Farrer immigrated to America in 1863 and opened a studio in New York. As a newcomer to the American art world, he became a member of the Society for the Advancement of Truth in Art, a short-lived organization co-founded by his brother and centered on the Pre-Raphaelite tradition of truthful and highly realistic artistic depictions. In his first years as a professional artist in the 1860s, Farrer painted Pre-Raphaelite still lives, some landscapes and marine works, and also began his first efforts at etching.
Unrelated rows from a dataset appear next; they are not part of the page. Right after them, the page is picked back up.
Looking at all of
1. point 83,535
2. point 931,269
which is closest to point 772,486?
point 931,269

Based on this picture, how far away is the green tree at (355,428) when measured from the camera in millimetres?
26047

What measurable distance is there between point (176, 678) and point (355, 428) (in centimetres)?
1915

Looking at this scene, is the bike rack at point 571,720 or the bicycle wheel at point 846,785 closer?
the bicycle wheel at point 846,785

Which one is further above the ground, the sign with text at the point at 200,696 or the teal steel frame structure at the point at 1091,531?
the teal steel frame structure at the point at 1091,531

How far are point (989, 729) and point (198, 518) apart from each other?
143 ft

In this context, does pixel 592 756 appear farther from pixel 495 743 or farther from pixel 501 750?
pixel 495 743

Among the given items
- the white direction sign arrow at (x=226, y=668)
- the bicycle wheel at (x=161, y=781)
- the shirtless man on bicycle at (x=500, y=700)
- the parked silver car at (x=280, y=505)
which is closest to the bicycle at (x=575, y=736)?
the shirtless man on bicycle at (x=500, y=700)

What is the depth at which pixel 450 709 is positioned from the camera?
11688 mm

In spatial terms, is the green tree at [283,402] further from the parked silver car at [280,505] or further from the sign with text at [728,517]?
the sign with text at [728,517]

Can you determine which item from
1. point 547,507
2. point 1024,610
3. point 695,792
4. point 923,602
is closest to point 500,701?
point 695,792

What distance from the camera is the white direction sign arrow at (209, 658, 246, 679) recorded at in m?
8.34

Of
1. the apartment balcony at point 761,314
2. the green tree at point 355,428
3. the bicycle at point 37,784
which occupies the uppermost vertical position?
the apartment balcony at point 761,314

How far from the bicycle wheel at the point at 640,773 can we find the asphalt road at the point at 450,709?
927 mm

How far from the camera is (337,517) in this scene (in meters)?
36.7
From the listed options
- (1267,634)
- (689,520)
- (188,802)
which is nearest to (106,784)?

In the 1870s, Farrer's landscape work shifted to the tonalist style for which he is best remembered. He co-founded the American Watercolor Society and, unlike most artists of the time, painted in water colours almost exclusively. His tonalist landscapes, which he continued to create into the 1890s, typically depict a misty or cloudy landscape with a marsh or small pond in the foreground. The sun is often setting in a Farrer painting, and the overall feeling one of stillness. His use of subdued, earthy colors gives his works a meditative mood.

During the same period, Farrer became a driving force in the Etching Revival in America. He was a founding member of the New York Etching Club in 1877, and active in the promotion of etching as a creative medium rather than a reproductive one. Farrer's best known etchings depict New York. He etched a series of street scenes in the 1860s, and another series of New York Harbor scenes in the late 1870s and 1880s.

Farrer is buried in Brompton Cemetery, London.